Levy has given us a new manager with a very short resume. Yes, he had that one successful year but he failed at Chelsea and Levy is betting that Andre Villas-Boas will be the new savior of the club. I really don’t know. I just can’t adjust to his appointment. I believe he will destroy the great squad Harry built and will leave it in ruins. I want him to be successful but Levy’s selections in managers’ in the past leaves a lot to be desired. And now today Levy and AVB have sold Michael Dawson to Queens Park Rangers. Dawson is truly one of the standup guys at Spurs — loyal and completely committed to the club. See what loyalty gets you! We had a winner in Harry, and Levy throws that all away.
I really wonder where Levy’s loyalty is at. Tottenham Hotspur is a tiny piece in this giant private equity firm. I think the real loyalty is to the firm and more importantly Joe Lewis. Also, the shareholders must not be forgotten because their money is a real concern to Lewis and his ongoing business operations. Some will point to the fact that Levy wants to build a new stadium. Well that doesn’t take too much vision to figure a new and larger stadium would be helpful.
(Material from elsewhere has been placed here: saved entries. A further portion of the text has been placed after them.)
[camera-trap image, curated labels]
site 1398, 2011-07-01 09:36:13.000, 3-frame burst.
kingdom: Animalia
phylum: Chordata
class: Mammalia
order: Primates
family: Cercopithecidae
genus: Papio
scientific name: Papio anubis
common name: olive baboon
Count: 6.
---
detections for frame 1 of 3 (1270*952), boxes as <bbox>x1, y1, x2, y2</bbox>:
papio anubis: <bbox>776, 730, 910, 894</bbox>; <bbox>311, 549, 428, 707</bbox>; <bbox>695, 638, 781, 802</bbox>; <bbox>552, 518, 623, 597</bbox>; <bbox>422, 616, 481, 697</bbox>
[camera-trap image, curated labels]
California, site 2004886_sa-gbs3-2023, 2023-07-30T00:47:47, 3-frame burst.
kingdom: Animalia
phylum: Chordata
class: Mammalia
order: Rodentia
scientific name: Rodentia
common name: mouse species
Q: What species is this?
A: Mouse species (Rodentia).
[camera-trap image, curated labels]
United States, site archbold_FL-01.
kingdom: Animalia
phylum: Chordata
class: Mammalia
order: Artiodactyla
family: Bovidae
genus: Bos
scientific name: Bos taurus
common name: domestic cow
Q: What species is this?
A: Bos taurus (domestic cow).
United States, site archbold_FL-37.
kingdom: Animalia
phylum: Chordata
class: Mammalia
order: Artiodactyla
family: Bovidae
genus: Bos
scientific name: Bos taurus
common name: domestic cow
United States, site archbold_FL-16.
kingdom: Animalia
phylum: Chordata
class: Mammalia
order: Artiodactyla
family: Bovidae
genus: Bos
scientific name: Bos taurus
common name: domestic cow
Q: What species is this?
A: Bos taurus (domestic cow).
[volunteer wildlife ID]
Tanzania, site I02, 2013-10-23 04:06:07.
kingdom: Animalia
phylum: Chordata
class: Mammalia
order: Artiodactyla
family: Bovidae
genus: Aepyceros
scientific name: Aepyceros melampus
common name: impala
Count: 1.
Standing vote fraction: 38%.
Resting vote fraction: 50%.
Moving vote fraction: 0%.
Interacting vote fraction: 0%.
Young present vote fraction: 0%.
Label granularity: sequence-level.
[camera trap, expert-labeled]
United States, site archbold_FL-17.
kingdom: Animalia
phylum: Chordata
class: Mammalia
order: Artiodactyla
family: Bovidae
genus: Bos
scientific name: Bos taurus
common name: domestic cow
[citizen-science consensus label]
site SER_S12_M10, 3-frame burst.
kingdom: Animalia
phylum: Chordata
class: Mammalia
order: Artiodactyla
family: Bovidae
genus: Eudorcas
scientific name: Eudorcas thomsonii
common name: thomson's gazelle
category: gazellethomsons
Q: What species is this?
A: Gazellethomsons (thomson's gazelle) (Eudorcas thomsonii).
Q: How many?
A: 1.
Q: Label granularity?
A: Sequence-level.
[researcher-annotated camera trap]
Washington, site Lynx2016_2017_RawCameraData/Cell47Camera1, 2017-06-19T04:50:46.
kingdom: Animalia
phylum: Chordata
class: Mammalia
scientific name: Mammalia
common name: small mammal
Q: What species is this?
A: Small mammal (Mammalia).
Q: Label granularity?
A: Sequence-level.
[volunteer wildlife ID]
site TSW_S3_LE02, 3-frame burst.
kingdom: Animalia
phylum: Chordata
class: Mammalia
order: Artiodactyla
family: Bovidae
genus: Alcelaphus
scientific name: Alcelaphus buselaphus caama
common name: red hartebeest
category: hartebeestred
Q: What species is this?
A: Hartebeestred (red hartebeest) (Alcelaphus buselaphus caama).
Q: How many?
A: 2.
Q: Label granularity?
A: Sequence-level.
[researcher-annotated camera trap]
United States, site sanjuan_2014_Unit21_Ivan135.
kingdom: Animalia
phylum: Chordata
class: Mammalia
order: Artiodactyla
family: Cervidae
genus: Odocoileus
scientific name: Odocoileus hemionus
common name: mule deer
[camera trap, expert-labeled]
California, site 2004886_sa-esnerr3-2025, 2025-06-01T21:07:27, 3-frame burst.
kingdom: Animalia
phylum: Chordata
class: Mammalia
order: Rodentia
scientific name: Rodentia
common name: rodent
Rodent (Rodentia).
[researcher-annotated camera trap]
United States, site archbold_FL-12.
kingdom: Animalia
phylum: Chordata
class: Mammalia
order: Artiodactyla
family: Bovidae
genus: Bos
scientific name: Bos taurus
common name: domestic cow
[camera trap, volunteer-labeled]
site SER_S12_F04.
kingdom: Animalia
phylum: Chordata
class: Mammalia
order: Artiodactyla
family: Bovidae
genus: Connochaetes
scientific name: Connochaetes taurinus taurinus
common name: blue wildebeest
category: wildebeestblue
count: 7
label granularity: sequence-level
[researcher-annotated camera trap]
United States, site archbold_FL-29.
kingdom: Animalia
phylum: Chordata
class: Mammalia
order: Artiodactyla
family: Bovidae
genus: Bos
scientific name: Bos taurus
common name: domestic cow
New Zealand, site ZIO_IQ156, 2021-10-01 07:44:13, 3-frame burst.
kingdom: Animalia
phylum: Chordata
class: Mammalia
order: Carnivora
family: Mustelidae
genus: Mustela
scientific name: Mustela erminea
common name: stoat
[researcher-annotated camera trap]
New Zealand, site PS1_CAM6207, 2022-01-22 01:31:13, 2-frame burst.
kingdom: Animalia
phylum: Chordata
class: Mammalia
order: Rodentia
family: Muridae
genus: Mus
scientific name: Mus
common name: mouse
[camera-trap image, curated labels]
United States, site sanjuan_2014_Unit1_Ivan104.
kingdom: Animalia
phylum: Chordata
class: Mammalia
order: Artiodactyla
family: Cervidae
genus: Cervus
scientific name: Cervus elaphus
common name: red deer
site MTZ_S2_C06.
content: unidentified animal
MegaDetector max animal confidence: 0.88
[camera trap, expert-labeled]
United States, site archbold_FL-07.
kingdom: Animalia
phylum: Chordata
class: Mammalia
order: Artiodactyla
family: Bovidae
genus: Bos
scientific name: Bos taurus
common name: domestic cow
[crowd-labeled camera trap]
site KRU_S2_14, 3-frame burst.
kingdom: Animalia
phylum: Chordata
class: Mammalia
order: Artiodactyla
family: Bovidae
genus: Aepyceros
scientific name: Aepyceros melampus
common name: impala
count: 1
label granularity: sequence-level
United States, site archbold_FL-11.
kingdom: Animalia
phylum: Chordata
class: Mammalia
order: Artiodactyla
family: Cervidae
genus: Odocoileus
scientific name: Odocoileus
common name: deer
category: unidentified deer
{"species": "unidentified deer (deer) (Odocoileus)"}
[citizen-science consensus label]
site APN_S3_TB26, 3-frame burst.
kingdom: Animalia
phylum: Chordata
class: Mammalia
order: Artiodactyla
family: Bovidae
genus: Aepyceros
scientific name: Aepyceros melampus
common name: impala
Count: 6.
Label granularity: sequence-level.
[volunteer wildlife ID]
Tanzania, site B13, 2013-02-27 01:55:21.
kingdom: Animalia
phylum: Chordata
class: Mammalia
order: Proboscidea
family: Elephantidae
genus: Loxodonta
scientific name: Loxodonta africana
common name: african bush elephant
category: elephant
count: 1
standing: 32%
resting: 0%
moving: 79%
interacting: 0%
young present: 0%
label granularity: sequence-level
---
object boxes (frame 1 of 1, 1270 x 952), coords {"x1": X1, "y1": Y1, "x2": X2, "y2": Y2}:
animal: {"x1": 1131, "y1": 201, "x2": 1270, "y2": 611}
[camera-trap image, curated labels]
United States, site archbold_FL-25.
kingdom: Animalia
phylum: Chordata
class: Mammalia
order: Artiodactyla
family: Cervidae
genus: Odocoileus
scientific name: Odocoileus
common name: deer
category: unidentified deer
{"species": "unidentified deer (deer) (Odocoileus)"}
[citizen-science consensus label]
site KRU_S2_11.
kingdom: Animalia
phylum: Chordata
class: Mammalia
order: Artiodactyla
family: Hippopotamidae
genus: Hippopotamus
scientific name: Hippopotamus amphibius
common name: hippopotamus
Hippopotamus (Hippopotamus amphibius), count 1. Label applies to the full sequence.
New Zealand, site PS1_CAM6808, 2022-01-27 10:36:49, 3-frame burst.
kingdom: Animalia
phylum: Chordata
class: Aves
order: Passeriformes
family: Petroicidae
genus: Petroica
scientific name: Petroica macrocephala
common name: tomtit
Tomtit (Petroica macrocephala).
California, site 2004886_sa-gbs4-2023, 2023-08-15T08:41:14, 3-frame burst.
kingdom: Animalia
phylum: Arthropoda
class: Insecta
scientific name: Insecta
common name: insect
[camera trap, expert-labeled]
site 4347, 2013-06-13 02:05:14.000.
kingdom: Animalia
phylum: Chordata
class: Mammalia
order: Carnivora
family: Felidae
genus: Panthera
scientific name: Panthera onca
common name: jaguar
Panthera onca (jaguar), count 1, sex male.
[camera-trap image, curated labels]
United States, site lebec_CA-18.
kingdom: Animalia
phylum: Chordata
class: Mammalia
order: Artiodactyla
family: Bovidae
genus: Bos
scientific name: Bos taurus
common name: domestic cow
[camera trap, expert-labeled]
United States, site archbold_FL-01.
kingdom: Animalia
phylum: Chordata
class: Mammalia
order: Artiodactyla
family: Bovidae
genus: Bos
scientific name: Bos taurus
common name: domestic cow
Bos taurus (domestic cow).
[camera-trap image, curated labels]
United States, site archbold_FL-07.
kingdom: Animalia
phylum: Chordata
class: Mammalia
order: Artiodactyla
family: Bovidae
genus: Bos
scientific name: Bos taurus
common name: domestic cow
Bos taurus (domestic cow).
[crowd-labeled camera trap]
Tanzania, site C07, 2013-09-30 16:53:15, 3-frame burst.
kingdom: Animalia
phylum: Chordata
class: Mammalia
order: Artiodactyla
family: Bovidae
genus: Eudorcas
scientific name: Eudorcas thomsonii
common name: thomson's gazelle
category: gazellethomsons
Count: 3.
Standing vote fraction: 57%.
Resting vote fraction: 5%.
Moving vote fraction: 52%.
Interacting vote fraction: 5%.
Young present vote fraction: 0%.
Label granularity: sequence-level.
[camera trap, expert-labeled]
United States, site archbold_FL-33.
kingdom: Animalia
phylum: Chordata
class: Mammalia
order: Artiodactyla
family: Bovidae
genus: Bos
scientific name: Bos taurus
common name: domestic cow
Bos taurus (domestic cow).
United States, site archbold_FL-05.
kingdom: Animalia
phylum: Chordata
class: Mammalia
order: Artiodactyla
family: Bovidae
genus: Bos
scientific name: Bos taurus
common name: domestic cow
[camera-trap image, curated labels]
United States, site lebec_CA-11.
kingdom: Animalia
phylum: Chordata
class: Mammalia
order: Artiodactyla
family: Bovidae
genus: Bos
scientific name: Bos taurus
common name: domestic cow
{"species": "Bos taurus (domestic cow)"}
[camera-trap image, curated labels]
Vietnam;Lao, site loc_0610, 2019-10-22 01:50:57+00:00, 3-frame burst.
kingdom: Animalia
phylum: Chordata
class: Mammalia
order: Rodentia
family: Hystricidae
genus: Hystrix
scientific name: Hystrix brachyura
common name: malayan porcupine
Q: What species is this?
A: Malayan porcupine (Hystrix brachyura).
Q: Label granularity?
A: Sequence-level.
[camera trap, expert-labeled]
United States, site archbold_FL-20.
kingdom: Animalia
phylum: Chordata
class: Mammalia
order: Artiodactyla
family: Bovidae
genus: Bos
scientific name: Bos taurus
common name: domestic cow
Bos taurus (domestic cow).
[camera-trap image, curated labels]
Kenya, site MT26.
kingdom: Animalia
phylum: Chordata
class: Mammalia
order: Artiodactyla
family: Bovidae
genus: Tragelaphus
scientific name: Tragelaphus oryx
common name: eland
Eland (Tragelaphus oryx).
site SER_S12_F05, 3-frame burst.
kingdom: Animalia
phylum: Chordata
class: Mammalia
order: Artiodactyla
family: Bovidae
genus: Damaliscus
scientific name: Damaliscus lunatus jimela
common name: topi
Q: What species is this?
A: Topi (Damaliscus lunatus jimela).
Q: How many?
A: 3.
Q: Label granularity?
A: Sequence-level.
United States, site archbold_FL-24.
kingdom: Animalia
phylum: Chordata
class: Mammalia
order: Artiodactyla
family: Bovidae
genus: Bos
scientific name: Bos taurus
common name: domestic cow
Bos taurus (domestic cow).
He decided this back in October 2008. Has the stadium been built or even started construction? He wasted time and resources on that stupid Olympic stadium and went back to the original plan. A new training complex is being constructed, but then again that doesn’t take a great deal of vision as well. Do Lewis and Levy really care about the people in Tottenham or the surrounding areas? I suspect not. My intuition tells me when the stadium is finally constructed as with the training complex that Lewis will try to sell off the club and walk away with a healthy profit and the money that Levy has been hoarding over the years.